25 Sept 2017
Rosa Leedham reports on the case of an injured feline, which was discovered to be pregnant, and the effect this trauma had on it.
Figure 1. This thin white sac, composed of fetal membranes, had no immediate connection to the uterus.
A stray female domestic short-haired cat – non-weightbearing on the right hindlimb – was admitted to the RSPCA Greater Manchester Animal Hospital. The cat was approximately one year old, with no microchip or other form of identification. Other than lameness, no other clinical signs were present.
During physical examination under general anaesthesia, a midshaft clean femoral fracture was identified – presumably as a result of a road traffic collision. The cat was noted to be pregnant, identified by manual palpation. The fracture was subsequently repaired with an intramedullary pin and the patient recovered well postoperatively. No action was taken with regards to the pregnancy because the ownership status of the cat had not been determined at that point.
Seven days after admission, and still not claimed by an owner, the cat was anaesthetised again for a full clinical assessment and ovariohysterectomy in preparation for rehoming.

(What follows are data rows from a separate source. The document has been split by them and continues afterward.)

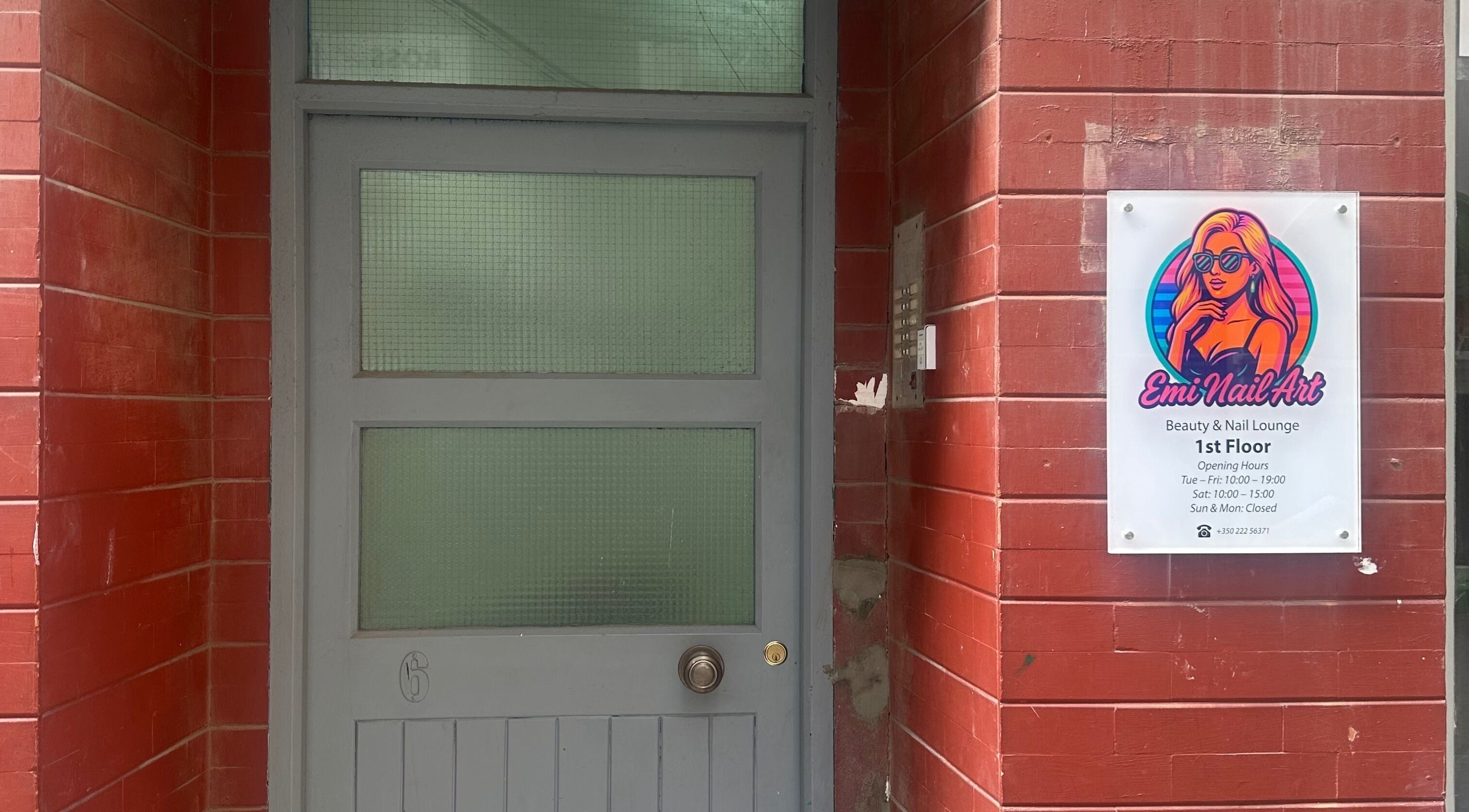 Entrance of Emi Nail Art in Gibraltar, GI with vibrant signage and red brick wall.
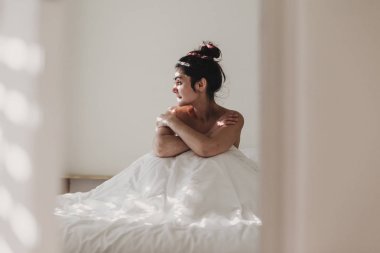  kadın yatakta oturan beyaz çarşaf ile kaplı . Güneş pencereden geliyor. İç yaşam tarzı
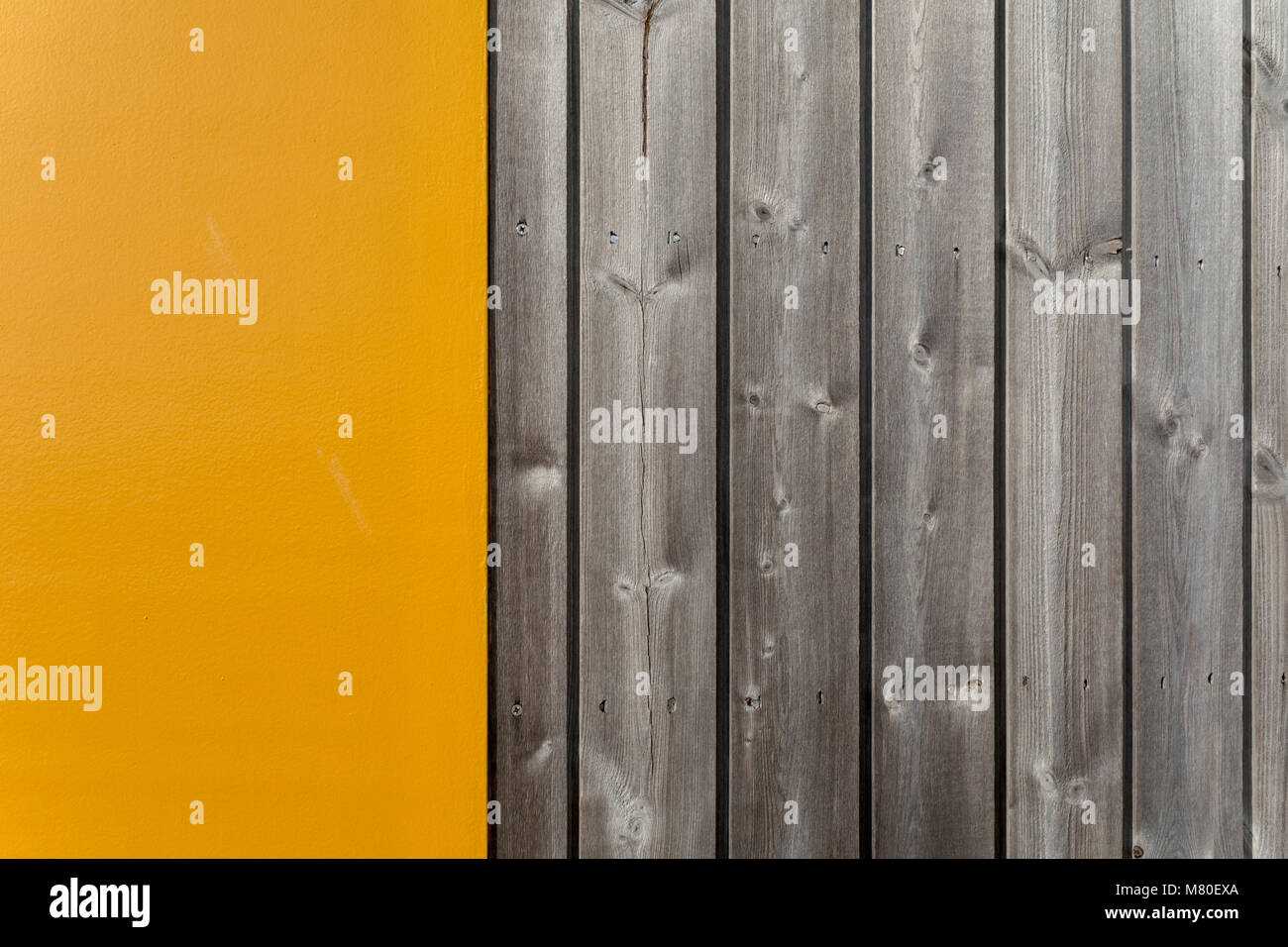 Verniciato giallo sezione accanto al grigio verticale di tavole di legno su una spiaggia rifugio a Bexhill-on-Sea Foto Stock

The ventral midline laparotomy approach for the spay showed a moderate amount of serosanguinous fluid present in the abdomen. The cat was approximately six weeks pregnant, with four fetuses identified within the uterus, located in both horns. The left ovary was ligated as normal; however, the right ovary – the same side as the limb fracture – was certainly abnormal.
Extensive necrosis of fat was present in the right ovary region and a small, fluid-filled sac was present below the ovary. This thin white sac, composed of fetal membranes, had no immediate connection to the uterus (Figure 1). Within the sac was a small fetus that was significantly smaller than those within the uterus (Figure 2). The ovary was ligated below the sac and the remainder of spay performed as normal, although adhesions were present. The abdomen was flushed copiously with warmed sterile saline and the incision closed routinely.
An ectopic/extrauterine pregnancy is defined as the state when a pregnancy develops outside the cavity of the uterus. This can be classified based on the location of the fetus:abdominal, whereby gestation develops in the peritoneal cavity or oviductal whereby the oocyte is fertilised and remains in the oviduct (Corpa, 2006). This may be further defined as either primary or secondary.
When a fertilised oocyte enters the peritoneal cavity and becomes attached to the mesentery or abdominal viscera, this is defined as a primary ectopic pregnancy. The secondary form follows rupture of an oviduct or uterus after implantation and results in the expulsion of the fetus into the peritoneal cavity (Corpa, 2006).
The unusual presentation of this case is unlikely to be a primary ectopic pregnancy. It is presumed the road traffic collision that resulted in the limb fracture also caused the rupture of the uterine wall. This explains the presence of the fetus outside the uterus and, therefore, is best described as a secondary ectopic pregnancy.
Although well recognised in humans (Corpa, 2006), oviductal ectopic pregnancies are not observed in domestic animals due to the placental structure. However, this has been identified in rodents and lagomorphs; these animals possess a discoid haemochorionic placenta, which favours the development of a primary ectopic pregnancy (Dzięcioł et al, 2012). In fact, ectopic pregnancies are rarely diagnosed in animals given the absence of clinical signs in most cases and, therefore, it is usually an incidental finding (Osenko and Tarello, 2014).
Aside from the limb fracture, this cat appeared clinically normal. However, other case reports describe varying clinical signs, including anorexia, vomiting and retching, which are usually attributable to unrelated infections (Hannon, 1981), physical interference with organs in the abdominal cavity or necrosis of the ectopic tissue (Johnson, 1986). No clear relationship exists between the length of time an ectopic fetus is present in the abdominal cavity and the development of clinical signs (Corpa, 2006). In humans, a high incidence of fetal and maternal morbidity occurs during the first trimester (Tay et al, 2000).
Most pregnancies terminate due to haemorrhage, rupture of the oviduct or depletion of chorionic tissue (Nicosia, 1985). Similarly, it is usually the case abdominal fetuses do not survive in veterinary patients (Osenko and Tarello, 2014).
The number of ectopic fetuses can range from one to four, and the fetuses are usually mummified at the time of removal (Nack, 2000). Radiography and ultrasonography can be employed to diagnose an ectopic pregnancy. On a radiograph, an ectopic fetus would usually appear as a round, tightly curled outline visible in a location not normally associated with the uterus. The fetal bones may appear more radio-opaque with clear contrast due to a lack of fetal fluids (Thrall, 1994).
The difference in the size of the extrauterine fetus compared with the normal fetuses gives an indication as to the timing of the traumatic event, whereby the trauma was likely one to two weeks before the spay was performed in this case (Figure 3).
Unplanned pregnancies are common in cats. The author’s workplace urges vets to consider the reproductive status of all female cats when evaluating trauma cases. A paucity of studies are available evaluating the epidemiology of ectopic pregnancies in cats, likely attributable to the absence of clinical signs in most cases.